Jess and I got back over to Vermont for the Stowe Food & Wine Festival this past weekend. We had an amazing time trying local cuisine, wine, and beers from the area. The Stowe Valley is home to Stowe Ski Resort and Smugglers Notch. There is also some solid trout fishing.
I got up one morning to hit up a local river, the Lamoille, before the heat and humidity put the fish down. The Lamoille meanders through the valley like a giant spring creek with long runs and not many pools. I landed a dozen in about an hour. A team of wet flies, a Picket Pinn and a Mini-Muddler, working down stream and a 16 high-vis Adams back upstream did trick. All the fish were rainbows in the 10-14”.

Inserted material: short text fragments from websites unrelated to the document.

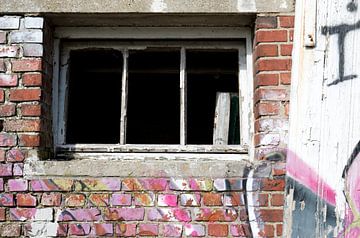 photo of a colorful window in poor condition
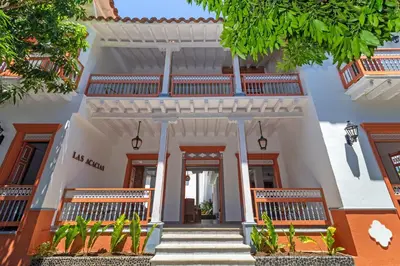 a white house with stairs leading to the front door at Hotel Boutique Fundadores en Cauca Viejo in Jericó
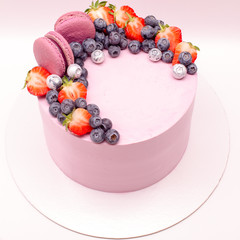 Delicious pink cake decorated with macaroons, strawberries, silver blueberries. On a white background.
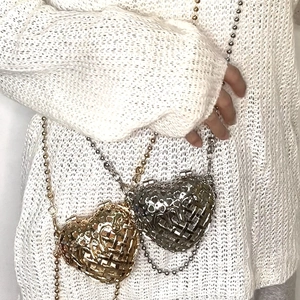 Detailed view of heart-shaped hollow metal bag with decorative chain on white sweater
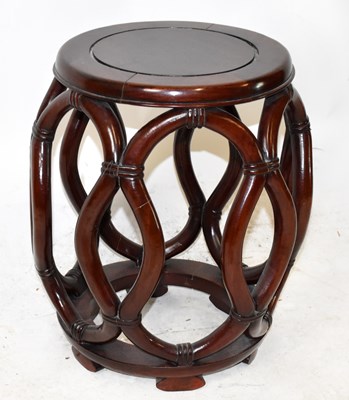 Lot 1588 - A Chinese rosewood garden seat, height 44cm,...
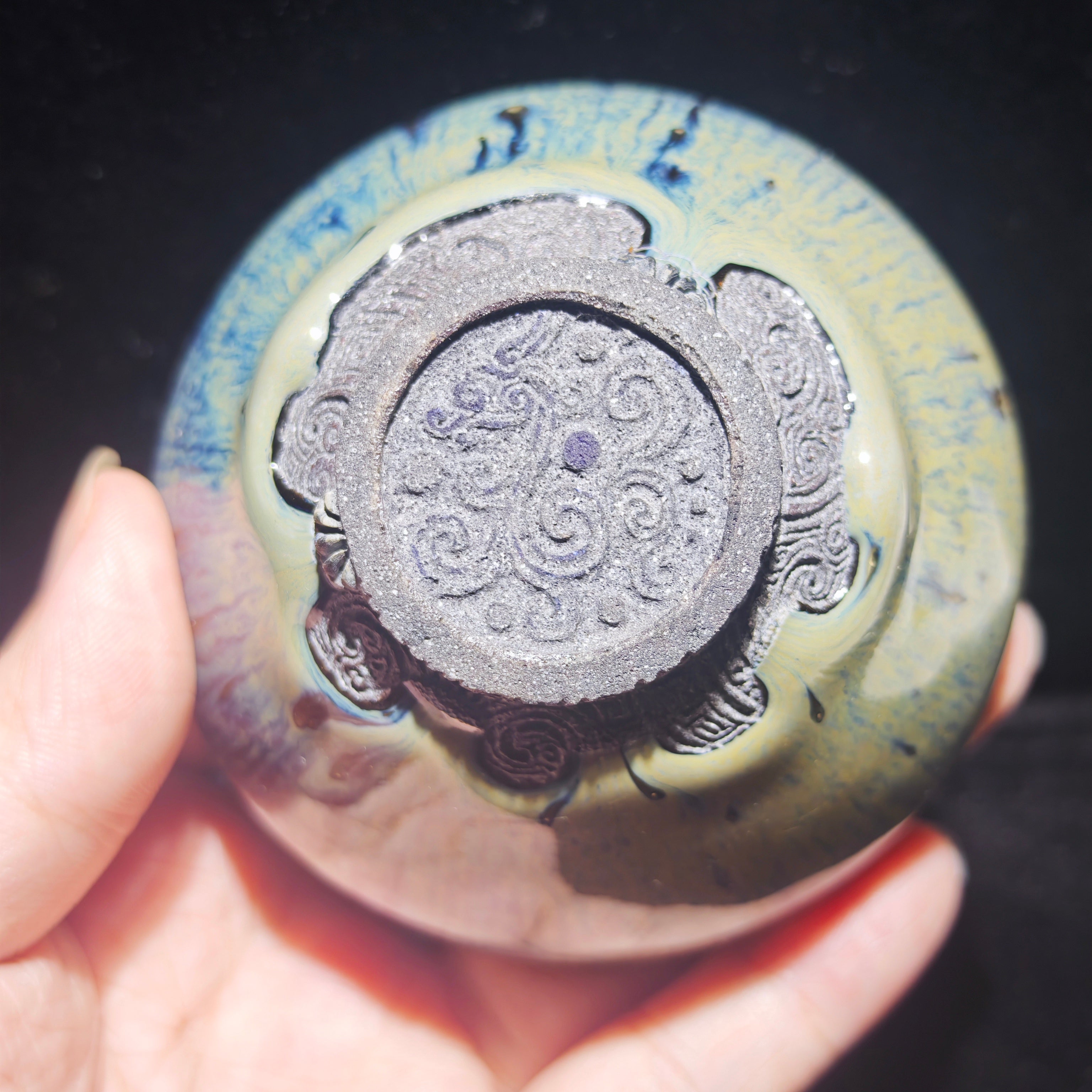 Ash-burned Jianzhan tea cup with animal claw foot and dragon carving, handmade craft
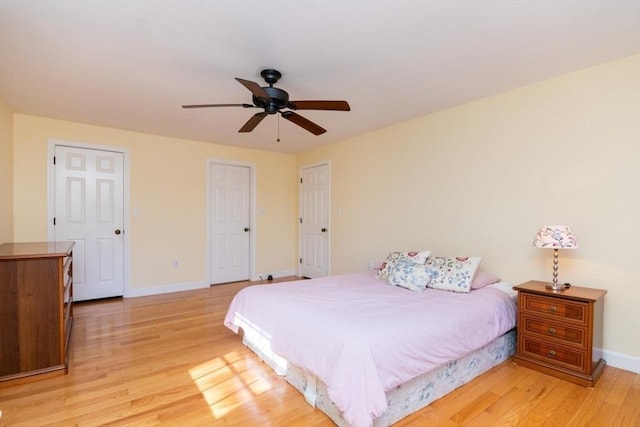 bedroom with a ceiling fan, baseboards, and light wood-type flooring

After that it was time for the festival hosted at the Von Trapp Family Lodge. Great cooks and local brew masters provided amazing food and beverage the entire afternoon. To wrap up the day, I took Jess back for an evening session on the Lamoille. Since my 4wt is in the rod shop, we split time on my 6wt landing around another dozen between us; however, I didn’t mind one bit. Jess doesn’t get out fishing with me too much, but she did an amazing job fixing her cast, working the flies, and landing half a dozen fish. I think she will start coming out on the river more often now. It was great to see her light up and yell that she had a fish on. I find it more enjoyable to help someone catch a fish on the fly then catch one myself.

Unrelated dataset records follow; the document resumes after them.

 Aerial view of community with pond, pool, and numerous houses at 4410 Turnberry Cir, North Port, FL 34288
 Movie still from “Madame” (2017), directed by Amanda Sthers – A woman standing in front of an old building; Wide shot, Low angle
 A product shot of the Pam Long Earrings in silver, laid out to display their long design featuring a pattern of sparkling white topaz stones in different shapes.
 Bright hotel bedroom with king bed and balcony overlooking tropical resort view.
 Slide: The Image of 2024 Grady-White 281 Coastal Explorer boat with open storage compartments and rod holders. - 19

The next day we hiked a remote mountain stream called Stevenson Brook. It is a small tributary of the Waterbury Reservoir. The stream is tucked away in the woods, and has many broken pockets and plunge pools. There were small brookies behind almost every pocket. The real surprise was the decent size rainbow that fought through several pools. We finished the day off with trips to the Fiddlehead and Alchemist breweries on our way back to the Adirondacks. Another great trip to Vermont.
My dad recently bought some property and built a cabin in the western Adirondacks. I finally got up here to enjoy some quality time with the family. My dad’s property back’s up to a remote stream, so yesterday I decided to give it a go and see if there were any wild trout. We hiked through the property to get to the water. This creek is nice and remote, and the only other way to access this section besides my dad’s property is a 3-mile hike in. I rigged up with my favorite way for prospecting small streams: a size 16 mini muddler. This fly is like a small Turk’s Tarantula. You can fish the mini muddler as a dry fly up stream and then swing it through a run downstream at the end of your drift. It’s a great way to cover a lot of water. On some of the slower pools, I switched to a Hendrickson Comparadun.

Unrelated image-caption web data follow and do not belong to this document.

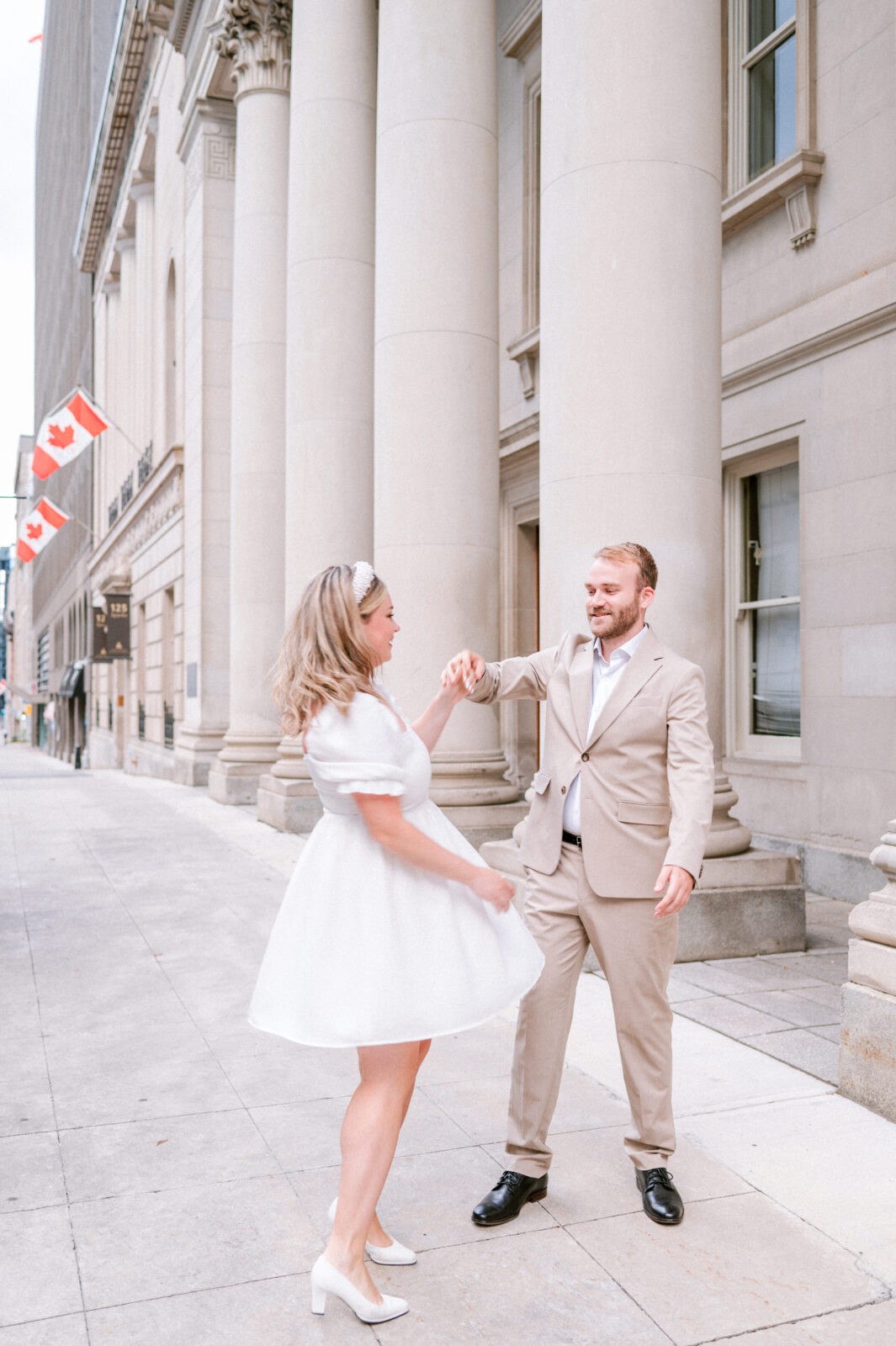 Couple dancing together on a city sidewalk near a Canadian flag and stone columned building.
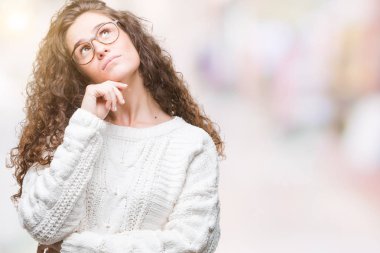 Arka plan ile ilgili soru, dalgın ifade düşünme çene yandan üzerinde kış kazak giyen genç kız izole güzel esmer kıvırcık saçlı. Düşünceli yüzüyle gülümsüyor. Şüphe kavramı.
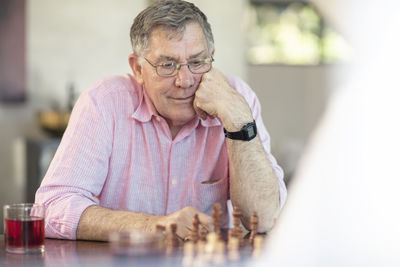 Senior couple playing chess at home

I hooked up with a lot of wild brookies, and they were spread out pretty evenly in different kinds of water. The creek had the classic Adirondack tea color with lots of structure, runs, pools, and pockets. Lots of midge activity on the surface with the occasional Hendrickson. It was an amazing time just exploring and catching these small but aggressive trout.
The Schroon River is a special place to me because it is where I caught my first trout on a fly. The Schroon is a decent size river that flows in the southern Adirondacks of New York, and it eventually meets up with the Hudson River. The river contains trout and landlocked salmon as well as smallmouth and northern pike in the lower reaches. The only downside to this fishery is that there are no regulations on the trout fishing. The state and county supply a heavy amount of stocking every year; however, most do not make it to the next year due to either overharvesting or extreme summer temperatures. The famed Battenkill and Ausable rivers are both within an hour drive, so the potential for a great trout fishery is there. However, the Schroon remains primarily a put and take trout fishery. The trout fishing is still worth a trip from April through June, and I also plan to explore the river for the large pike that are rumored to thrive in the lower reaches.
I haven’t fished the Schroon in about a year, so I tried several popular spots to get my bearings back. The water is still high from run-off and this is not a wader friendly river. Fishing streamers upstream was the call of the day given the conditions. There were lots of small stocked trout in the river. I picked up a mix of around 15 bows and brookies, with a lot of half committed follows. All fish were cookie cutters of the pictures listed, in the 8-9” range. A size 6 slumpbuster was all that was needed. It was nice to just get back to where my fly-fishing obsession all started. I did see a small hatch of Hendrickson’s coming off, but no noses breaking the surface. It is still a little early up here for the trout to focus on the surface insects.